Updating without breaking anything

Rolling updates, canary releases, and blue-green deployment

DoorDash cannot take the delivery time model offline to update it. Every second of downtime means delayed delivery estimates, poor user experience, and drivers idling without assignments. Production model updates must be zero-downtime. Three patterns handle this with increasing safety.

python

# ── Update strategies ──────────────────────────────────────────────────

# ── Strategy 1: Rolling Update (default, simplest) ────────────────────
# Kubernetes replaces pods one at a time.
# Old version serves traffic until new version is ready.
# Zero downtime but both versions serve traffic briefly.

ROLLING_UPDATE = """
# Update the image — Kubernetes handles the rest
kubectl set image deployment/swiggy-delivery-model \
  model-server=.../swiggy-delivery-model:v2.0.0

# Watch the rollout
kubectl rollout status deployment/swiggy-delivery-model
# Waiting for deployment to finish: 1 out of 3 new replicas updated...
# Waiting for deployment to finish: 2 out of 3 new replicas updated...
# deployment "swiggy-delivery-model" successfully rolled out

# Rollback if something goes wrong
kubectl rollout undo deployment/swiggy-delivery-model
"""

# ── Strategy 2: Canary Release (safest for ML models) ─────────────────
# Send 5% of traffic to new model, monitor quality, then promote.
# If new model degrades, only 5% of users are affected before rollback.

CANARY_CONFIG = """
# Canary deployment: v2 gets 5% of traffic (1 of 20 replicas)
# v1 deployment: 19 replicas
# v2 deployment: 1 replica

# Both deployments share the same Service label selector
# Traffic is distributed proportionally to replica count

apiVersion: apps/v1
kind: Deployment
metadata:
  name: swiggy-delivery-model-canary
spec:
  replicas: 1    # 1 of 20 total = 5% of traffic
  selector:
    matchLabels:
      app: delivery-model   # same label — Service routes to both
  template:
    metadata:
      labels:
        app: delivery-model
        track: canary
    spec:
      containers:
        - name: model-server
          image: .../swiggy-delivery-model:v2.0.0   # new version
          # same ports, probes, resources as main deployment
"""

# ── Strategy 3: Blue-Green (instant cutover, instant rollback) ────────
# Two identical deployments (blue=current, green=new).
# Switch Service selector to point from blue to green.
# Rollback = switch back. No gradual rollout.

BLUE_GREEN = """
# Blue deployment (current production): label track=blue
# Green deployment (new version):       label track=green

# Service currently points to blue:
# selector:
#   app: delivery-model
#   track: blue

# Cutover: update Service to point to green
kubectl patch service delivery-model-service \
  -p '{"spec":{"selector":{"track":"green"}}}'

# Rollback: update Service to point back to blue
kubectl patch service delivery-model-service \
  -p '{"spec":{"selector":{"track":"blue"}}}'

# After validating green: delete blue deployment
kubectl delete deployment swiggy-delivery-model-blue
"""

──────────────────────────────

* **Set task 1**:
Copy out, word for word, the records lines starting with the line that contains "Considering the scene, is" and going on through the line that contains "2166 centimetres", including both of those lines.
The text on zero-downtime model updates and the records that come next are unrelated.

* **Provided information**:
──────────────────────────────

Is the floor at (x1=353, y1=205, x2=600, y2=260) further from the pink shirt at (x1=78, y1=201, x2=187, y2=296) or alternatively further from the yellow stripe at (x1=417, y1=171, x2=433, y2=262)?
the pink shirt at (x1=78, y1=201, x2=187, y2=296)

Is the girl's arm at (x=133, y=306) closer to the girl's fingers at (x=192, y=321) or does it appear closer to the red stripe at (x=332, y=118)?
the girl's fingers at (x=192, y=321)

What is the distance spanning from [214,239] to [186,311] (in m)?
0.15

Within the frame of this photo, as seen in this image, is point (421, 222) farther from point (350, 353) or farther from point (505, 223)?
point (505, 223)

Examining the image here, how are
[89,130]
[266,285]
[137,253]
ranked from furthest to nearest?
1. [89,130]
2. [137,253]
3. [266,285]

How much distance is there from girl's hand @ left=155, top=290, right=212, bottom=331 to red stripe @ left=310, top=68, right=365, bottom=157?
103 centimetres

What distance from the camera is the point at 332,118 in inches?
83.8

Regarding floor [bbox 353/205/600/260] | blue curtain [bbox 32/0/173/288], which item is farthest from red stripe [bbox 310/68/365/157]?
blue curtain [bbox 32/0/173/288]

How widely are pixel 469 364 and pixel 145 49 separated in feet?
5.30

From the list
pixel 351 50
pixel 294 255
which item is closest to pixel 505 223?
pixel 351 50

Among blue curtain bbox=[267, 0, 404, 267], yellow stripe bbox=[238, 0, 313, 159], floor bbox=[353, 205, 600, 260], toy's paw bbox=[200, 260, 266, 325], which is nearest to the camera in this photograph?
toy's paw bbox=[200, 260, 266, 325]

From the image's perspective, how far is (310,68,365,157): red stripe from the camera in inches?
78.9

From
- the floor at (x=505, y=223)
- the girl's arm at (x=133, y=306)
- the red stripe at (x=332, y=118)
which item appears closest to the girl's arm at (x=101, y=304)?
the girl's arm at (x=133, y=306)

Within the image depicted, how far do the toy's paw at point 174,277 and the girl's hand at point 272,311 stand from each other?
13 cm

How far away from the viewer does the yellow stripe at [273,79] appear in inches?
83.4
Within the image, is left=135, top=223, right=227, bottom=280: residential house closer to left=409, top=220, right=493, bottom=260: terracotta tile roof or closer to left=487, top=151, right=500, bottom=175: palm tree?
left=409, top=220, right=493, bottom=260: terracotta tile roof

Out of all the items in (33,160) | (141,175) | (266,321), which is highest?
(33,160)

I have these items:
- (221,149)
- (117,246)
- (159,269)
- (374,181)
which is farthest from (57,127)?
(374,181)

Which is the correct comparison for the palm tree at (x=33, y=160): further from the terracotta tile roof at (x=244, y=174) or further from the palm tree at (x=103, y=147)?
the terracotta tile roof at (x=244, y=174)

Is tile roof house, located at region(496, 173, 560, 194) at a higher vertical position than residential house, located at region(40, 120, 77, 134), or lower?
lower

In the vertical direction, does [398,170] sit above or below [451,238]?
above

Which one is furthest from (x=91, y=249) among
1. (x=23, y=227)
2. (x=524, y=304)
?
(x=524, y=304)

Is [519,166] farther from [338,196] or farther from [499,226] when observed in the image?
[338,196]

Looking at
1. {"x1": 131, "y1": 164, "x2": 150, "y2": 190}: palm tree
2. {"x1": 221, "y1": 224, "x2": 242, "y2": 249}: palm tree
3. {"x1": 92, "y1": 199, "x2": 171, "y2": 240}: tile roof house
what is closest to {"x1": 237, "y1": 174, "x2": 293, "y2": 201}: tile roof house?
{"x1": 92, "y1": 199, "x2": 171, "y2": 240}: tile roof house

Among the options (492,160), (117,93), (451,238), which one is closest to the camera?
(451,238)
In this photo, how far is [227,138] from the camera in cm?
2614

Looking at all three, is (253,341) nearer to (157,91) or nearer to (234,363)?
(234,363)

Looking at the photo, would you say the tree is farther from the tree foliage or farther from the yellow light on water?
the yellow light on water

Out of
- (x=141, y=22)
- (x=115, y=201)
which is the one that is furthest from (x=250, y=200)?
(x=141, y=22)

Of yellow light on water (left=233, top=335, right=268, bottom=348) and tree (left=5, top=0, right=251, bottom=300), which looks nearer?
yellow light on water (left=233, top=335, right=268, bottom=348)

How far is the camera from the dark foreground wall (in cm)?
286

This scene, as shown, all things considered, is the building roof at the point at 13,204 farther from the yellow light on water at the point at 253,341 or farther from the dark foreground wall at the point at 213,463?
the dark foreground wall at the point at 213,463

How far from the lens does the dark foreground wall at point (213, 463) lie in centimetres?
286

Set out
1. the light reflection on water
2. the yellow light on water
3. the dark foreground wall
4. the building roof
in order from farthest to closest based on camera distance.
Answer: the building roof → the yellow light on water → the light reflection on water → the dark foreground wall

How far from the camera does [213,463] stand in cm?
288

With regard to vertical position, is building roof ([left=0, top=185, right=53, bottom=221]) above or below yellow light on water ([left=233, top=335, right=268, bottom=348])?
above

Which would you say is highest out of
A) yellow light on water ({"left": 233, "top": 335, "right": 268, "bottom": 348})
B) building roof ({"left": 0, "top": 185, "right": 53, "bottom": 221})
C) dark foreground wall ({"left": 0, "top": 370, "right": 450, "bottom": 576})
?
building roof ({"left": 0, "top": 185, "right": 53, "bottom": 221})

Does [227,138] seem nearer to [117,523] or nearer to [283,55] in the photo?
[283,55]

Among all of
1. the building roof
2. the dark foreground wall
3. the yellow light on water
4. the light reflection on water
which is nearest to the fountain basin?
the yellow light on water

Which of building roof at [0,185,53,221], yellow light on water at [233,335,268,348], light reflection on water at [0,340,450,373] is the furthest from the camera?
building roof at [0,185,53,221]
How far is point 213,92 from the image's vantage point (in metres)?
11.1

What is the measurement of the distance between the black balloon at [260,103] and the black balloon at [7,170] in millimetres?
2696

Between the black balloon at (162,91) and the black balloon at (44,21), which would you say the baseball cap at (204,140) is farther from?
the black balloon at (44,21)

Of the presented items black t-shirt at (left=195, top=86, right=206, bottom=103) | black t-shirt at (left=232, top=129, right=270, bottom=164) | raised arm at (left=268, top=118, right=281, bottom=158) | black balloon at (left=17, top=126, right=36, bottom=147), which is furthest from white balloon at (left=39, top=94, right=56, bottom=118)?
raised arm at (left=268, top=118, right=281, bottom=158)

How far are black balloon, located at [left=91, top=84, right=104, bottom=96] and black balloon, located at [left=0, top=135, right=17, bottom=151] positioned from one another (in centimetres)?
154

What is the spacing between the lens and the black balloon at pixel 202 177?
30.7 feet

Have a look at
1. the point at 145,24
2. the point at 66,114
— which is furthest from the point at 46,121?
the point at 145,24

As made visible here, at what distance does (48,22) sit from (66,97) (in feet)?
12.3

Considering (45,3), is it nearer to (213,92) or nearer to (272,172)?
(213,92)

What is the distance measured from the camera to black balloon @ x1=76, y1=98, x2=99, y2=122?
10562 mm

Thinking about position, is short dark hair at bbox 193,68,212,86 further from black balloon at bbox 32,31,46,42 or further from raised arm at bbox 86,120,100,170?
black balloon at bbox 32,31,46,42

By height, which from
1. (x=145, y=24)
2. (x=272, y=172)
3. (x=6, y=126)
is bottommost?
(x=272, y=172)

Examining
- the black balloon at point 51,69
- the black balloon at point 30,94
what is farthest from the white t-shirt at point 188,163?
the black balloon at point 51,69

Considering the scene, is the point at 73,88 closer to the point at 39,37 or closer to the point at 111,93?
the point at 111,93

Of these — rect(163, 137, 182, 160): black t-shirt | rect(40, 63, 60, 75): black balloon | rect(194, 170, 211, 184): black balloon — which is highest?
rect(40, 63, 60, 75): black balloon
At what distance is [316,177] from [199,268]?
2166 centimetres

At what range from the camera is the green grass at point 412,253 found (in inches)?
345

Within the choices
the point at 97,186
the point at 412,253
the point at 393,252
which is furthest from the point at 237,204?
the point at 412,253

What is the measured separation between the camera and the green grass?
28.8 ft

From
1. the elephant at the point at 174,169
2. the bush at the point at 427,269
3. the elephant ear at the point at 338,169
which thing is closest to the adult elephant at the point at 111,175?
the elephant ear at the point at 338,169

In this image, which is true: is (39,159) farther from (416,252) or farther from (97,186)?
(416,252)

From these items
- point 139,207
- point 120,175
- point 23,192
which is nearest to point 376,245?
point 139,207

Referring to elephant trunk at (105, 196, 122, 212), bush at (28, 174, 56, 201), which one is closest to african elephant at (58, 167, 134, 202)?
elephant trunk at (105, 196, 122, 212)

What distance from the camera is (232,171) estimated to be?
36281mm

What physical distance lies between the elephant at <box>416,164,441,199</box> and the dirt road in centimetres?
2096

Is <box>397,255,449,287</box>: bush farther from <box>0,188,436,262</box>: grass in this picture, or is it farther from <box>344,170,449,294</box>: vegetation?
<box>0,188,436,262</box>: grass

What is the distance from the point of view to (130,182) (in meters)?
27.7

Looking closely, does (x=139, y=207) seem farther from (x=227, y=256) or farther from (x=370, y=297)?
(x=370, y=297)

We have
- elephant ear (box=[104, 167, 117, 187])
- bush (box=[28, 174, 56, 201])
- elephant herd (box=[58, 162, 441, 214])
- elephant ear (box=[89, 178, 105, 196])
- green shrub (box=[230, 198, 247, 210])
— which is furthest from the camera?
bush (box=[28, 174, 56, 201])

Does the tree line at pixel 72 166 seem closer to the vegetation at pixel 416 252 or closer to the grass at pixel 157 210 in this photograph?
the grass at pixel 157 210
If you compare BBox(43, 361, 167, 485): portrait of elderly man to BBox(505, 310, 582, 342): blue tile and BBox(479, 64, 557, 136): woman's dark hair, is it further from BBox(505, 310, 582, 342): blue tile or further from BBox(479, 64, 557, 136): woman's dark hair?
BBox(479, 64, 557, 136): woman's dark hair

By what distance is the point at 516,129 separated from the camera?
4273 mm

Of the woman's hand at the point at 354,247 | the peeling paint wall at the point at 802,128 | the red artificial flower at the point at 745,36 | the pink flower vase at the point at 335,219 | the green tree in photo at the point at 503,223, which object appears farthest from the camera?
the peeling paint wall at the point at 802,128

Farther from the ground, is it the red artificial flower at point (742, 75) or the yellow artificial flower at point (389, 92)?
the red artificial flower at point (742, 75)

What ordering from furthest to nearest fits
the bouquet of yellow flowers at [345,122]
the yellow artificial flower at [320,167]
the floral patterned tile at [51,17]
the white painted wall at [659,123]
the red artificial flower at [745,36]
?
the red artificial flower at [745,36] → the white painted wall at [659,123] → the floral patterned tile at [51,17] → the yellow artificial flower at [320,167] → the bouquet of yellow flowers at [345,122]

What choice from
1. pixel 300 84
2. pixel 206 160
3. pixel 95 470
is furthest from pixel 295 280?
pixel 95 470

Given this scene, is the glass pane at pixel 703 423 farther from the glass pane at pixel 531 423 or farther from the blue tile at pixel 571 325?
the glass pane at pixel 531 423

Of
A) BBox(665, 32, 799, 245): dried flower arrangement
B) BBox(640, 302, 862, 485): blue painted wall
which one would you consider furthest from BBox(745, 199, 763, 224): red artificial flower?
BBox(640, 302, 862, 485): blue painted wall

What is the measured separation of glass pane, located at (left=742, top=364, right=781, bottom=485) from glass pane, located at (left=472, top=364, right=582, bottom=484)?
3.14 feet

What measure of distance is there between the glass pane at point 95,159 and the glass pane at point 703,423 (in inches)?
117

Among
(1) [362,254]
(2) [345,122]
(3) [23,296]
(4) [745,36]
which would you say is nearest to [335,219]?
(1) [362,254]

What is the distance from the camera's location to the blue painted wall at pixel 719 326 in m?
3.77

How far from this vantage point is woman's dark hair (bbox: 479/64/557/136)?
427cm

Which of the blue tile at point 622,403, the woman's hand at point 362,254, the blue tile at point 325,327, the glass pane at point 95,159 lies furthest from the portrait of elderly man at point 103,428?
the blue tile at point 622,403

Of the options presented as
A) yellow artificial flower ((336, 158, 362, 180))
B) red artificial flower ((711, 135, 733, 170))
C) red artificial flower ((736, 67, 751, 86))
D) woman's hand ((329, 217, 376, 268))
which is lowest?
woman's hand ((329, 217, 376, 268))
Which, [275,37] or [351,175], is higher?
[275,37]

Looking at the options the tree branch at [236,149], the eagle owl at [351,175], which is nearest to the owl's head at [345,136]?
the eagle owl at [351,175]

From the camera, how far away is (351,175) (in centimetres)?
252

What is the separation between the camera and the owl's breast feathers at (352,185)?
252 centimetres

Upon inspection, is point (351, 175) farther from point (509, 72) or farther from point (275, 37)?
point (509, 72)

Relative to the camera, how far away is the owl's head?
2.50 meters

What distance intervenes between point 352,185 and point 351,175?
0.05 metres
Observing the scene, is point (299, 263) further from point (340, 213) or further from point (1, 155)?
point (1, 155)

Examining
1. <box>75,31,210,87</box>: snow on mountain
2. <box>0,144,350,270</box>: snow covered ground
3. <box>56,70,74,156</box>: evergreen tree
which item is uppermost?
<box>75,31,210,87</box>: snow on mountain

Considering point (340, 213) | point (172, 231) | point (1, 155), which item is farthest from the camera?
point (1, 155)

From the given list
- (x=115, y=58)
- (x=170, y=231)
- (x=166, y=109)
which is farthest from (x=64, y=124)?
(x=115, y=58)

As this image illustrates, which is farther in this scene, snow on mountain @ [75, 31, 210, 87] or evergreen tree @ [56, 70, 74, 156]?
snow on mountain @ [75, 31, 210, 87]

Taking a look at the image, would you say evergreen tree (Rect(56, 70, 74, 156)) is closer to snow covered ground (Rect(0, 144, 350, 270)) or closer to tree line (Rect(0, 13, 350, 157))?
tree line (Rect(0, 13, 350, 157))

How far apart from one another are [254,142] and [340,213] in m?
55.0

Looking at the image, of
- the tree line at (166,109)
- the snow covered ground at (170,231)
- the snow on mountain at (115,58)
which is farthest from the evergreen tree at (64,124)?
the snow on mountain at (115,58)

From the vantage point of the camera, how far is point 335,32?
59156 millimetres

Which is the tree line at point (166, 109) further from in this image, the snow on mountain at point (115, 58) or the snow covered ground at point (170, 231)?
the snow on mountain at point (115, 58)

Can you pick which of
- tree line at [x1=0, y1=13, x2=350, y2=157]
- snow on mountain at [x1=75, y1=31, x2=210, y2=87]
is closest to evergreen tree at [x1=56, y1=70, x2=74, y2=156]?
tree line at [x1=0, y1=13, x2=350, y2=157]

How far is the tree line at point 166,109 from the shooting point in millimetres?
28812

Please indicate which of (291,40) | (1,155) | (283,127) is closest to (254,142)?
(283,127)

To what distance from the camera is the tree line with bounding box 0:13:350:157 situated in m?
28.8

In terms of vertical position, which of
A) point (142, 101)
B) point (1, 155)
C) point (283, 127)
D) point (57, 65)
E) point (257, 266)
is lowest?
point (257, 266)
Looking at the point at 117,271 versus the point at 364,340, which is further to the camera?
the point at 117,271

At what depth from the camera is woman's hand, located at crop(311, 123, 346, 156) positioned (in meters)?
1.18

──────────────────────────────

* **Set task 2**:
Carry the text on zero-downtime model updates further, picking up right after its final line.

* **Exercise result 1**:
Considering the scene, is the point at 73,88 closer to the point at 39,37 or closer to the point at 111,93?
the point at 111,93

Of these — rect(163, 137, 182, 160): black t-shirt | rect(40, 63, 60, 75): black balloon | rect(194, 170, 211, 184): black balloon — which is highest?
rect(40, 63, 60, 75): black balloon
At what distance is [316,177] from [199,268]?
2166 centimetres

* **Exercise result 2**:
print("Deployment strategy comparison:")
strategies = [
    ('Rolling Update', 'Simple, zero downtime', 'Brief mixed traffic', 'Always'),
    ('Canary',         '5% traffic to new, gradual', 'More complex', 'New models'),
    ('Blue-Green',     'Instant cutover/rollback', 'Double resources briefly', 'High-risk updates'),
]
print(f"  {'Strategy':<15} {'Benefit':<35} {'Cost':<25} {'Use when'}")
print("  " + "─" * 85)
for s, b, c, u in strategies:
    print(f"  {s:<15} {b:<35} {c:<25} {u}")

Before going live

Load testing — verify your deployment handles production traffic before it sees it

python

# pip install locust httpx

# ── Load test with Locust ─────────────────────────────────────────────
# Save as locustfile.py and run: locust --host http://localhost:8000

LOCUST_FILE = """
import random
from locust import HttpUser, task, between

class DeliveryModelUser(HttpUser):
    wait_time = between(0.1, 0.5)   # 100-500ms between requests per user

    RESTAURANT_IDS = ['RST001', 'RST002', 'RST003', 'RST004', 'RST005']
    DRIVER_IDS     = ['DRV01', 'DRV02', 'DRV03', 'DRV04', 'DRV05']

    @task(10)   # weight 10 = most common
    def predict_single(self):
        payload = {
            "restaurant_id": random.choice(self.RESTAURANT_IDS),
            "driver_id":     random.choice(self.DRIVER_IDS),
            "distance_km":   round(random.uniform(0.5, 15.0), 1),
            "is_peak_hour":  random.randint(0, 1),
            "order_value":   round(random.uniform(100, 2000), 0),
        }
        with self.client.post(
            '/v1/predict',
            json=payload,
            catch_response=True,
        ) as response:
            if response.status_code != 200:
                response.failure(f"Status {response.status_code}")
            elif response.elapsed.total_seconds() > 0.5:
                response.failure("Response time > 500ms")

    @task(1)   # weight 1 = rare
    def health_check(self):
        self.client.get('/health')

# Run: locust --host http://localhost:8000 --users 100 --spawn-rate 10
# Users: 100 concurrent users
# Spawn-rate: 10 new users per second until target reached
"""

# ── Benchmark with httpx directly ────────────────────────────────────
import asyncio
import time
import statistics
import json

async def benchmark_endpoint():
    """Quick async benchmark without locust."""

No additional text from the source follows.